Porsche GT4 RS: there’s nothing quite like it

By Miles Downard

Porsche’s Reinn Sport division (or RS for short) is probably the most revered high performance division of any motor manufacturer. Over the last 25 years since its inception it’s created a line of tweaked Porsches that are world beaters. 

The Cayman GT4 was one of those, which I tested approximately 2 years ago and found it to be one of the best sports cars I’ve ever driven. Porsche wasn’t done though, quietly working in the background on this, the GT4 RS. What they’ve created is the culmination of everything great in their extensive toy box.

The highlights package is a front axle from the 991.2 GT3 RS that suits an overall wider track and lower stance. It has bigger front brakes and GT3 rear brakes, or carbon ceramic items if you so wish. NACA ducts in the bonnet feed air to the brakes for cooling, without impairing the car’s drag coefficient. Downforce is added through the angle of attack of the rear wing (manually adjusted in three stages).
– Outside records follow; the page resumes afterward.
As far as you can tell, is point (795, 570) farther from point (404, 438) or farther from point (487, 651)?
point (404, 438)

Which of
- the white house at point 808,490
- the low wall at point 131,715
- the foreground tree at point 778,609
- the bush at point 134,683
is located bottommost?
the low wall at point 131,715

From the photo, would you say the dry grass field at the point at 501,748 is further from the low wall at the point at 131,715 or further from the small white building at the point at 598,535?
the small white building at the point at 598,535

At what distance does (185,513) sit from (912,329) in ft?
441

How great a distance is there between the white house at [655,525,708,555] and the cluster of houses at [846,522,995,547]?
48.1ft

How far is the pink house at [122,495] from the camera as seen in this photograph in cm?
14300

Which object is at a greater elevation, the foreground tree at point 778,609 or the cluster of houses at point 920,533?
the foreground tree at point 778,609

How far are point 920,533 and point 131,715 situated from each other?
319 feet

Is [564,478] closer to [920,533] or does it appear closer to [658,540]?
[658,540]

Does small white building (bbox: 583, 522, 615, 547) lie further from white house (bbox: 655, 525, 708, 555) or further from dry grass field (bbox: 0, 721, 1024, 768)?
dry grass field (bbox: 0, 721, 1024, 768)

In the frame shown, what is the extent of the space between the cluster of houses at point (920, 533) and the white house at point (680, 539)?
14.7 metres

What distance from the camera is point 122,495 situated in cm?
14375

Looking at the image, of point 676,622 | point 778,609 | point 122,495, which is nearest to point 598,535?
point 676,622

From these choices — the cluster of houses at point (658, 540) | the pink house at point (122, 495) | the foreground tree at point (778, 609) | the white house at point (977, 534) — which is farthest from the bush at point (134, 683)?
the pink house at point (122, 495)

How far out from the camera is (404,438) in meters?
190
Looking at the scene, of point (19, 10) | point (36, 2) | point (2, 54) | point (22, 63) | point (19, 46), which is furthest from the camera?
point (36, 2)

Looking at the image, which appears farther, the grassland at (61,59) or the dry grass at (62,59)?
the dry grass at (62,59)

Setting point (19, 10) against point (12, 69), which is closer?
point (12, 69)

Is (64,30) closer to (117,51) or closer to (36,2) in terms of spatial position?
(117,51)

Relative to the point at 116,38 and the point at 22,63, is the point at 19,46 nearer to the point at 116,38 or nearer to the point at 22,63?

The same is true of the front diffuser, which can be adjusted in four stages using mechanical sliding elements. Tracking, camber and anti roll bar are all fully adjustable. 

The engine is the 4.0 litre naturally aspirated 6 cylinder unit found in the 911 GT3, in this application producing 368kW and 450Nm, mated to a seven speed short-ratio PDK dual clutch gearbox. Incidentally it’s the same engine that’s used in Porsche’s GT3 Cup race series. At just 1,415kg in kerb weight thanks to extensive use of carbon fibre reinforced plastics, that output gives a rather tasty power to weight figure and a 0-100kph of just 3.4 seconds.

The question is, what’s the thing like from behind the wheel? Well, Porsche was kind enough to throw me the keys and send me off into the mountains of the Western Cape to find out. 

The answer is simple. The Porsche GT4 RS is a weapon. There is no car better suited to carving up a mountain pass than this one and the sheer theatre of how the GT4 RS goes about it cannot be matched. 

The first instance of full throttle acceleration, through to the 9000 rpm limit, was a mind altering experience. The GT4 RS might boast the same engine as a GT3 but with it sat right behind the driver in its mid engine orientation, and with carbon air intakes in place of the rear windows from a plain GT4, the intake sound is like ingesting thunder through your ear canal. I still get shivers down my spine thinking about it now. 

Carving through the Cape’s winding landscape, up and down mountains and the open expanses in between, I felt as though the GT4 RS had become a part of me. Its steering is so good it’s not so much a matter of thinking about the steering wheel but rather allowing your eyes to spot the next turn in point, apex and exit and the car simply follows as though acting on telepathy. 

But it’s so much more going on under the skin than steering. The mid engine layout offers perfect balance and those suspension tweaks and bits borrowed from the GT3 all culminate in the ultimate road and track weapon. 

Then you accelerate again through a few gears, exploring the rev limit over and over, the feeling of thunder emanating through the pores of your skin and you realise that in that moment life doesn’t get much better. Just you and a truly remarkable piece of machinery completely submerged in the task of arriving at the next corner in as short a time as possible.